3 水分を供給する、ということ以外の水やりの働きとは
先ほど、水やりは呼吸にも関わっているという話をしたが、それはなぜか。土作りができていると、土壌孔隙が適切に出来るという話をしたが、この土壌孔隙は空気を根に供給するという役割も果たしている。しかし、大気とつながっているというだけでは空気はほとんど流通せず、結局根に酸素は届かない。この土壌孔隙へ水が入り込み、古い空気を押し出し、また下層に流亡あるいは植物に吸収されるなどしてなくなると負圧で新しい大気が取り込まれる。こうして地下部に大気が供給される要因のひとつとなっている。
また、水分は比熱が大きく、夏季には潅水による直接の地温低下のほか、蒸発によって熱を奪っていく。低温時には結氷して熱を放出し、急激な温度変化を抑える。

4 水やりの基本的考え方
では、どのように水をやるのが理想的なのだろうか。品目や栽培様式によって最適なやり方は変わってくるので、ここでは基本的考え方のみについて述べておく。
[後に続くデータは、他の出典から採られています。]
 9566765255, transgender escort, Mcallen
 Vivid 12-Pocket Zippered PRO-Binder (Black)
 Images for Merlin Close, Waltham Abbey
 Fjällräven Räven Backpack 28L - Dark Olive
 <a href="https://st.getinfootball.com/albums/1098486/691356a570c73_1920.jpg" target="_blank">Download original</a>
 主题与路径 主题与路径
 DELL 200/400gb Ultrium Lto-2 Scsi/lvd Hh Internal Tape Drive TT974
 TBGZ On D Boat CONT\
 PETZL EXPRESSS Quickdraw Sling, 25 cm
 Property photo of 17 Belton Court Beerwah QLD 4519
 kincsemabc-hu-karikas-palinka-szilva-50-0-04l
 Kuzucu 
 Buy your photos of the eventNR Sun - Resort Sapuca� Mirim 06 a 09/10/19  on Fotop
一般的な畑作物では常に根が水に浸かっているような状態は良くない。土壌中に水分は存在するが、十分に空気も存在する状態が好ましい。毛管水といって狭い孔隙に保持されている水はあるが、それ以上の大きい孔隙には空気があるという状態である。しかし、土壌水分を完全に一定にし続けるのは物理的に不可能なので水をやった直後はやや多め、直前はやや少なめであると理想だろう。これだけを指標にされてしまうと困るが、大まかに言ってしまうと表面はやや白く乾いてきているが、少し掘ると下には水分を含んだ土がまだある(軽く握って固まる程度)という状態で、乾いた部分に水分がいきわたり、ややあまるくらいに水をやる、ということになると思う。
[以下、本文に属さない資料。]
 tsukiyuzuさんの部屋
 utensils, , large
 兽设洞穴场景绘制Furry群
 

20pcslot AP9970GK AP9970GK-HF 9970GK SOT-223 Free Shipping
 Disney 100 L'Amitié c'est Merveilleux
このとき、表層にやった水と下層に存在する水の間に乾いた土壌の層が残っていない、というようにしたい。表層の水が下層につながっていないと、上からかけられた水が肥料などを溶かしながらある程度まで染み込み、表面が乾くことによって毛管現象で水分は上に向かって吸い上げられていく。このとき、いったん溶かした肥料成分が蒸発に伴って濃縮されていくので表層近くの肥料濃度は非常に高い状態になってしまう。
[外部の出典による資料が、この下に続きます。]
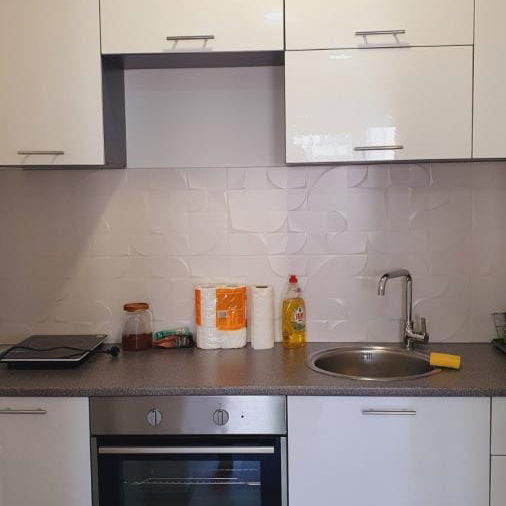 Lokal Izdavanje Novi Sad  60 m2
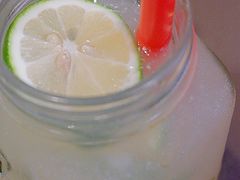 -鲜芋仙(徐州彭城一号店)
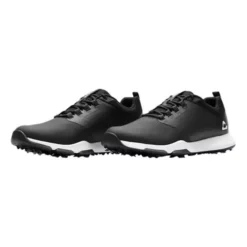 Men's Cuater By TravisMathew The Ringer Golf Shoes 9 Men's Cuater By TravisMathew The Ringer Golf Shoes -Travis Mathew Shop 19038822046 3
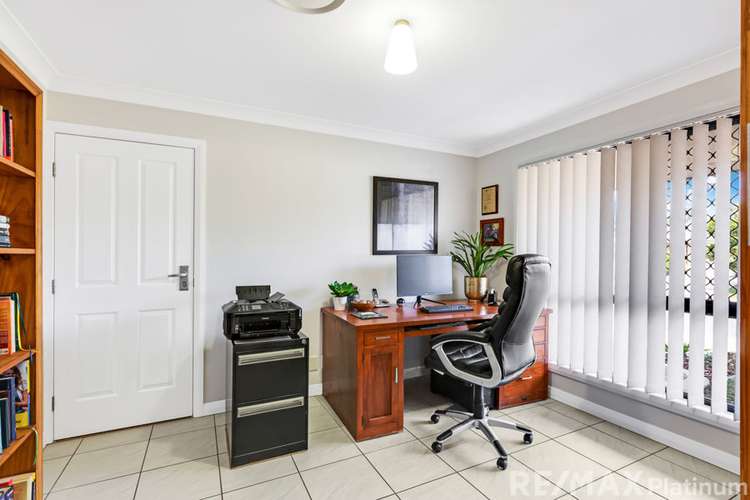 Sixth view of Homely house listing, 49 Bilby Drive, Morayfield QLD 4506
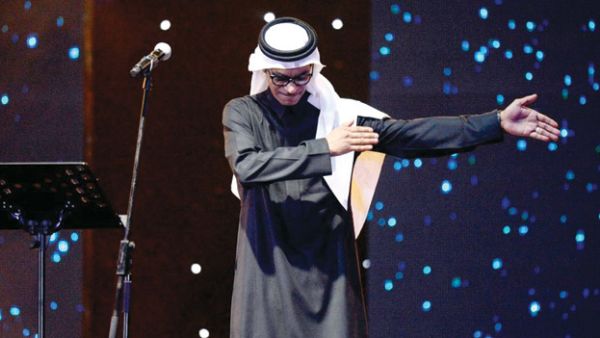 رابح صقر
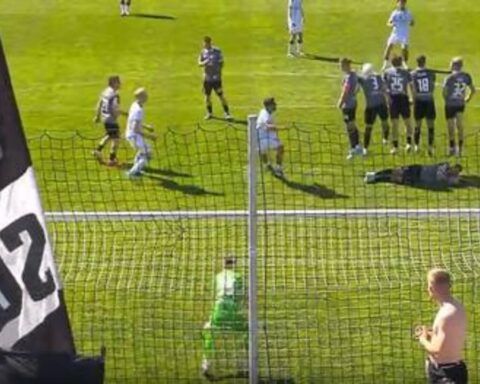 ssv-ulm-1846-fussball-absturz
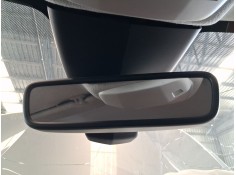 ESPEJO INTERIOR 98359089XT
苗を植えたばかりで根域が浅い場合などにこういうことがおきると、肥料をやりすぎていないのに根が肥料やけを起こしてしまう原因となってしまうのである。
また、表層と下層の水がつながっていないと、根の発達がそこで止まり、根域が浅くなって旱魃に弱い株になってしまうことが多い。
鉢植え、プランターや苗の場合は多少事情が違うが、基本的考え方は共通している。それらの場合はたいてい鉢のスケールや品目に合わせて土壌の組成が変えられているし、透水性も確保されていることが多いので、たいていの場合は乾いたらたっぷり、という考え方で良いと思う。鉢底から流れ出てくるくらいたっぷりやり、表面が白く乾いてきたらまた水をやる、という具合である。
そのほか、季節によって水やりの最適な時間は変わってくる。一般的に夏季は夕方または早朝、冬季は午前中が良い。夏季の日中に水をやると地温が上がりすぎ、またホースの中の水も高温になっていることがあるなど根を傷めることが多い。冬季は夕方に水をやると地温が下がったまま長時間回復せず(凍結の心配もある)、やはり根に悪影響がある。

以上、水やりの基本について思いつくままに述べてきたが、これらはあくまで基本的なことであって、品目や状況によって実際のやり方は変わってくる。そのあたりは経験者やJAの営農指導員、農業改良普及員のアドバイスを受けながら覚えていってほしい。